The need for a better solution

This is a very fragile situation, with increasing SSR usage by military aircraft coming along with its negative effects, increasing the risk for safety related incidents (some have already been reported). High aviation traffic densities and/or a high number of interrogators in small areas causing many interrogations result in high 1030/1090 MHz usage that could result in a denial of service. New and uncrewed entrants as “not visible” air space users in all sizes and flight levels – and, finally, satellite services being unavailable as a result of interference – all add up to make the surveillance challenge especially complex.

It will be crucial for aviation as a whole to find mitigations for these security and infrastructure congestion dilemmas in the near future and solutions in the long term. The military´s need to conceal flights from the public to ensure mission effectiveness and maximum protection for the crews, and the safe separation requirement when operating in the same airspace as civil traffic, must both be accommodated.

Surveillance data sharing between civil and military entities with a high level of integrity and trust can help in the short term. This requires close cooperation, mutual understanding and recognition, as well as common standards. Common procedures must be agreed in related contractual arrangements.

The use of legacy SSR- Modes (e.g. Mode A) must not be seen as a final solution due to its possible negative impacts on aviation safety, namely garbled transmission and over interrogation. Instead, the surveillance technology to be identified in the long run has to be limited in access to trusted entities (like the military IFF Mode 5 Level 2 broadcast) or use ADS-B enhanced mode Phase Modulation Overlay to integrate authentication mechanisms to increase integrity and availability.

Aviation’s dependency on satellite services has to be addressed, with alternative and secure means for positioning/ navigation added.

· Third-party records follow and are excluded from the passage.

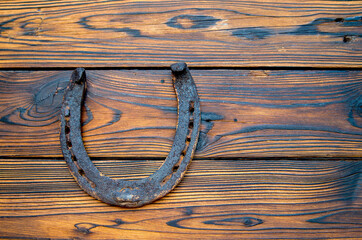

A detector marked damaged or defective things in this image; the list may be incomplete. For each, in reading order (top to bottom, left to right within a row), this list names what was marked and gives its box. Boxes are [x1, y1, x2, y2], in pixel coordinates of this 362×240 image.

burnt wood grain line [0, 0, 360, 67]
rusty horseshoe [59, 62, 201, 207]
burnt wood grain line [0, 69, 362, 158]
burnt wood grain line [0, 158, 362, 239]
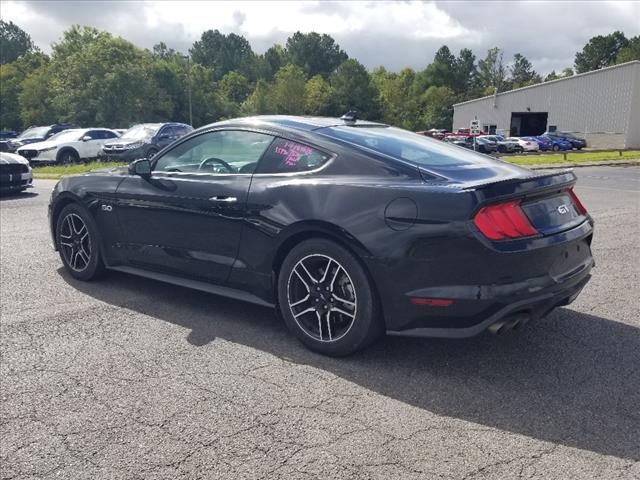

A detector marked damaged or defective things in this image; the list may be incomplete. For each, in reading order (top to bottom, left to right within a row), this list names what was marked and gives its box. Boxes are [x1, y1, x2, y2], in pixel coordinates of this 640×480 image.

cracked pavement [0, 167, 636, 478]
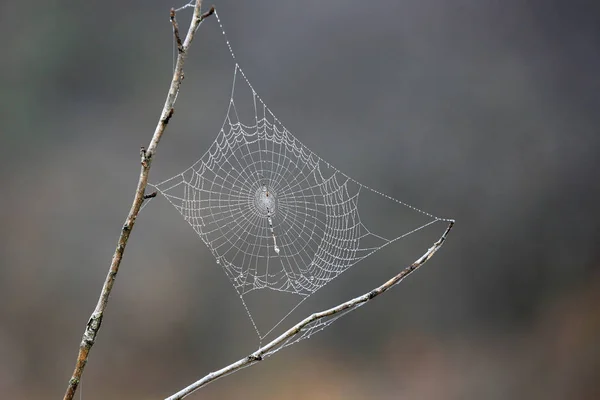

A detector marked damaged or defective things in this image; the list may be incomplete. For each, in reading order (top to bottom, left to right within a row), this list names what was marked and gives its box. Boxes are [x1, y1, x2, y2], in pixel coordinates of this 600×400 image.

broken web strand [151, 10, 454, 350]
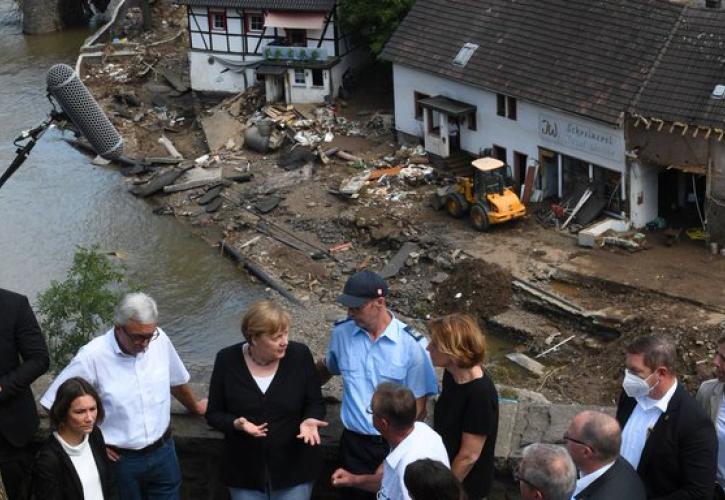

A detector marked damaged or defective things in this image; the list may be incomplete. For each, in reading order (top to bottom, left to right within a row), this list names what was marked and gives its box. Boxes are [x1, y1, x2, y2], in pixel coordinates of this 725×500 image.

broken window frame [206, 9, 226, 31]
damaged building [174, 0, 368, 102]
damaged roof [376, 0, 688, 126]
damaged building [378, 0, 724, 240]
damaged roof [632, 7, 724, 129]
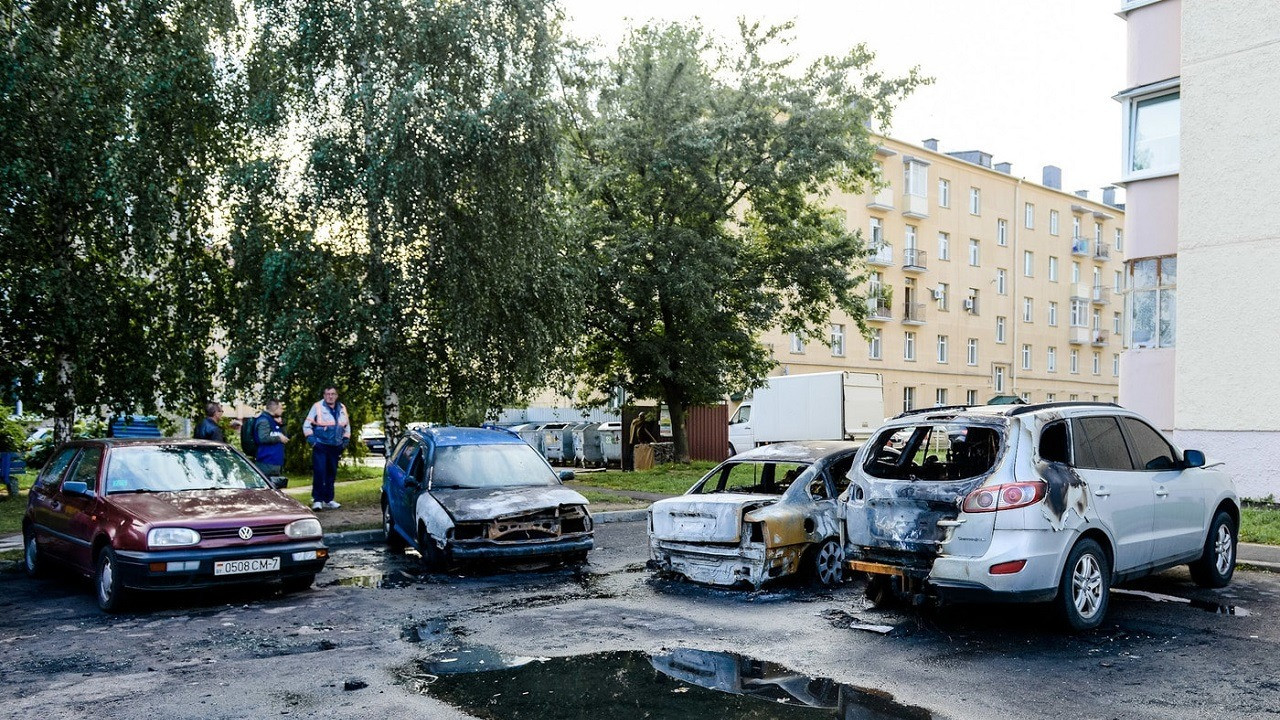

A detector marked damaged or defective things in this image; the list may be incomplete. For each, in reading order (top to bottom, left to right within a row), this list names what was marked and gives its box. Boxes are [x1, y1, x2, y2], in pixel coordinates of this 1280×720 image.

burned car [380, 424, 596, 564]
destroyed vehicle [382, 428, 596, 568]
charred suv [384, 428, 596, 568]
destroyed vehicle [648, 442, 860, 588]
burned car [648, 442, 860, 588]
charred suv [648, 444, 860, 592]
broken window [864, 424, 1004, 480]
destroyed vehicle [840, 402, 1240, 628]
charred suv [840, 404, 1240, 632]
burned car [840, 404, 1240, 632]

The 1030/1090MHz frequencies need to be protected and therefore used only (as far as possible) for surveillance purposes, maintaining the right level of accessibility to this application. Interrogator activities, including those of military units, need to be well coordinated and limited to the minimum necessary at regional level.

Finally, any new technology must be affordable and fit in all airframes and systems, including those remotely piloted.

A joint Civil-Military approach is the key to success and to get back on track. For this, discussions need to start as soon as possible to implement temporary mitigations and initiate the necessary research and development to deliver efficient and permanent solutions.